Причем, что интересно: выбирал в основном иногородних… Уж я не знаю, почему… Легче познакомиться, может быть. И так легко, а тут еще легче. Ведь все (или почти все) иногородние девушки сейчас приезжают в Москву с тайной мыслью - а вдруг он, суженый? Плюс квартира на улице Горького?..

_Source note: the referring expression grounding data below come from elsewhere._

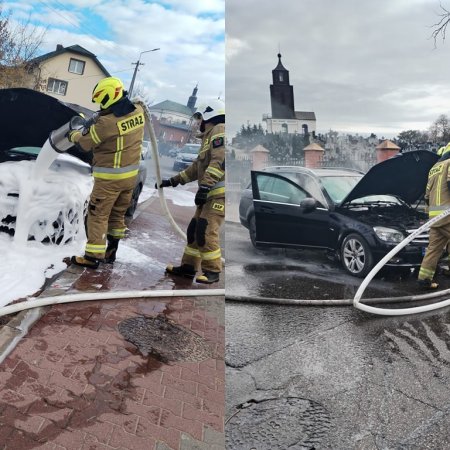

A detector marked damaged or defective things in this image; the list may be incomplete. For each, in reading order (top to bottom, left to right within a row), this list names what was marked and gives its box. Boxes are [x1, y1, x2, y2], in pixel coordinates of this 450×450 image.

burnt car [0, 89, 148, 243]
burnt car [239, 151, 440, 276]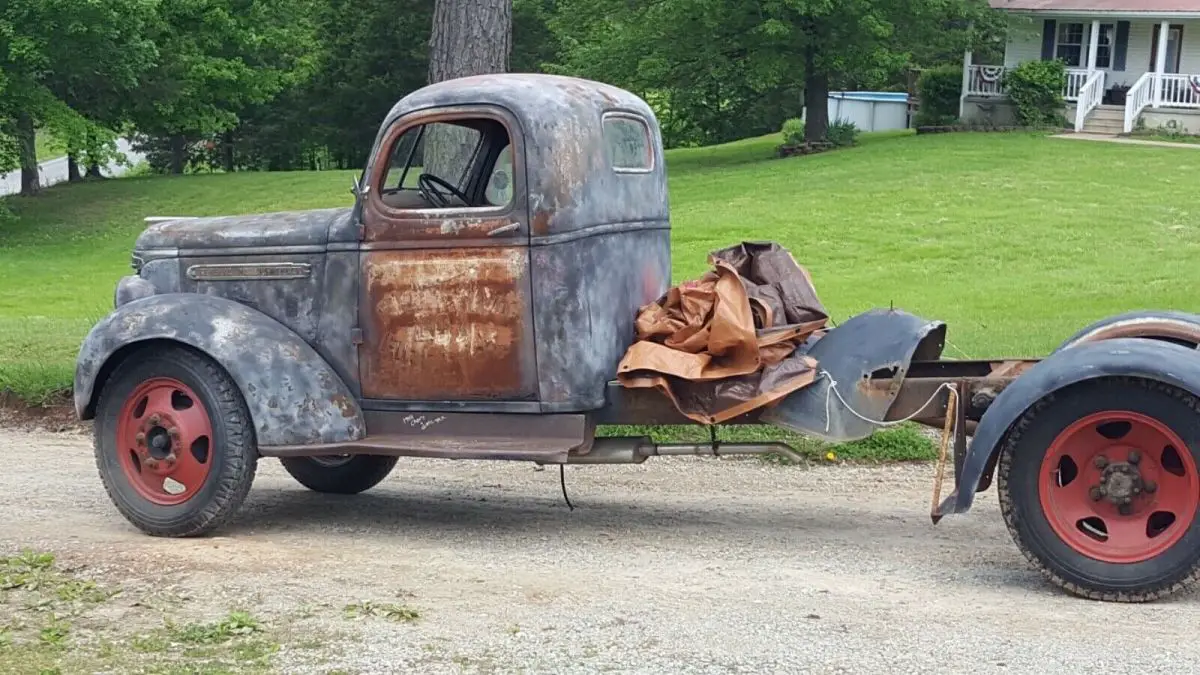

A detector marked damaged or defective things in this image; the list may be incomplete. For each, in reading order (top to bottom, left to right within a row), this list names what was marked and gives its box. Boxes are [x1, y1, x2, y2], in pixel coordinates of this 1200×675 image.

detached fender panel [74, 293, 362, 446]
rusted metal panel [73, 291, 364, 444]
rusted metal panel [357, 246, 537, 398]
rust patch [357, 246, 537, 398]
rusty truck cab [355, 72, 676, 410]
rusted metal panel [532, 224, 672, 410]
detached fender panel [758, 306, 945, 441]
detached fender panel [940, 336, 1200, 514]
detached fender panel [1056, 309, 1200, 353]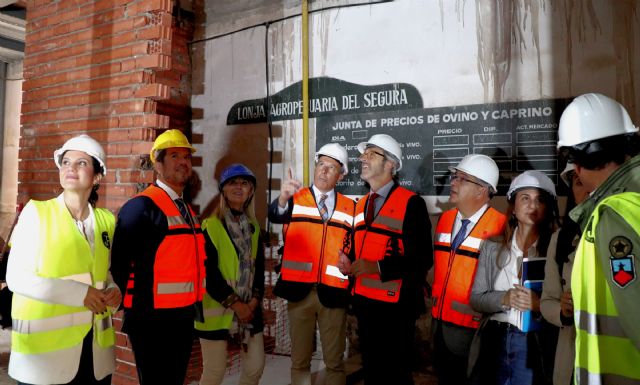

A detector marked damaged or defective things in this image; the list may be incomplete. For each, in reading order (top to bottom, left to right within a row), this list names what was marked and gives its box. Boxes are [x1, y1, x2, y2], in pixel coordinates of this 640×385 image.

peeling plaster wall [192, 0, 640, 222]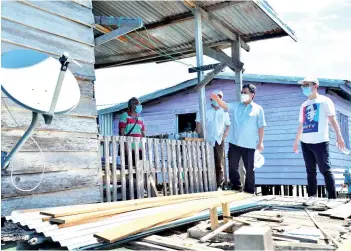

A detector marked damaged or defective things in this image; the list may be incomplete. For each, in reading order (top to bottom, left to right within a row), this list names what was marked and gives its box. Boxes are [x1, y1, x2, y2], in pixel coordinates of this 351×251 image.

rusty metal roof sheet [93, 0, 296, 68]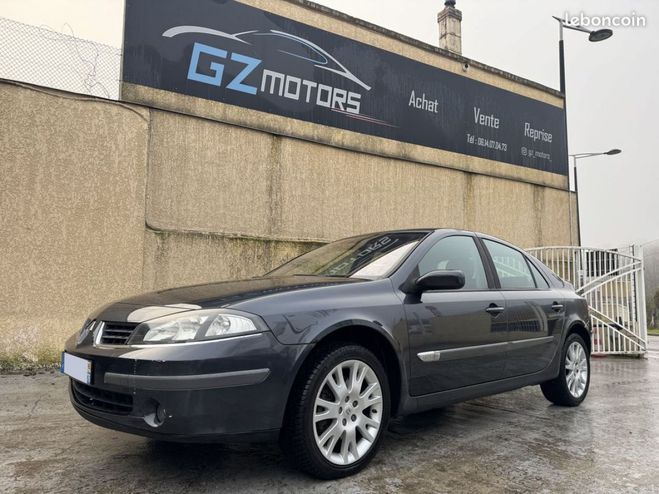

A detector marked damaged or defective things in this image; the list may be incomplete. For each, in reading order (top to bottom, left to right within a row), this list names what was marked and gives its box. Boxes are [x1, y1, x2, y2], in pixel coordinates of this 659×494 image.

cracked concrete surface [1, 340, 659, 494]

Сколько мне крови эти гастролерки попортили, трудно описать. Особенно сначала. Кто только не звонил… От Калининграда до Находки. И что самое главное - эти дуры не подозревали, по-видимому, о существовании разных часовых поясов. То есть вся Сибирь, Урал и Дальний Восток рвались к Ващенко по ночам. И чем дальше в глубь страны - тем позже звонили…

В Москве три, а в Петропавловске Камчатском - полночь…

Лежишь, бывало, ночью, можно сказать, дремлешь в объятиях милого, и вдруг звонок. Он у него еще такой противный - сначала какой-то дребезг с рычанием, а потом пронзительная трель: др-р-р-з-и-и-инь!!!

И я бы ничего, перевернулась на другой бок и сквозь сон, может быть и не услышала: мало ли, ночь, ошиблись номером - но Ващенко каждый раз дергался, как ужаленный. Прямо подскакивал на месте.

Телефон стоял с моей стороны. Беру трубку. - Алле? - говорю. А там девичий голос (очень вежливый от неожиданности ): будьте добры Игоря… (И ведь все молодых выбирал, подлец…) Я конечно, любезно спрашиваю: девушка, а вы знаете, сколько времени?! - Но трубочку передаю. - Тебя, - говорю, - милый… - А он шепчет: скажи, что меня нет!.. Я уехал!.. - Я говорю: бери трубку! - Трясущимися ручками берет. Голосом Ивана Козловского говорит: Да?.. Я слушаю… Н-нет… Это не Игорь…

Ну, дальше я не слушала. Накинула платье и гордо удалилась на кухню. Сижу - курю. Типа - я в негодовании. На самом деле негодовала я первые три, от силы - четыре раза. На пятнадцатый раз негодовать глупо.

Минут через пять появляется Ващенко, прыгающий на одной ножке со штанами в руках… Я сначала испугалась: может уронил что, на ногу-то, на нервной почве… Но потом поняла: не может от испуга попасть в штанину. В одну попал, а в другую - не может.